→ DIRECTIVE:
All of the entries need to be written out again, exactly as they are.

— BEGIN —

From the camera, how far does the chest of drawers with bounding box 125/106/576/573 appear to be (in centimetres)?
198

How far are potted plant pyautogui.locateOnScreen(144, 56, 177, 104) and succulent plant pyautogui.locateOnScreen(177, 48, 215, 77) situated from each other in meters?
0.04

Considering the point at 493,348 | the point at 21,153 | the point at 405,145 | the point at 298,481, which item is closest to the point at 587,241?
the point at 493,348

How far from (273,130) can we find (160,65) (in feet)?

— END —

→ RESULT OF THE EXERCISE:
From the camera, how far does the chest of drawers with bounding box 125/106/576/573 appear to be (in centimetres)?
198

How far are potted plant pyautogui.locateOnScreen(144, 56, 177, 104) and succulent plant pyautogui.locateOnScreen(177, 48, 215, 77) situated from each other in meters?
0.04

Considering the point at 493,348 | the point at 21,153 | the point at 405,145 | the point at 298,481, which item is closest to the point at 587,241?
the point at 493,348

How far from (273,130) can we find (160,65) (in feet)?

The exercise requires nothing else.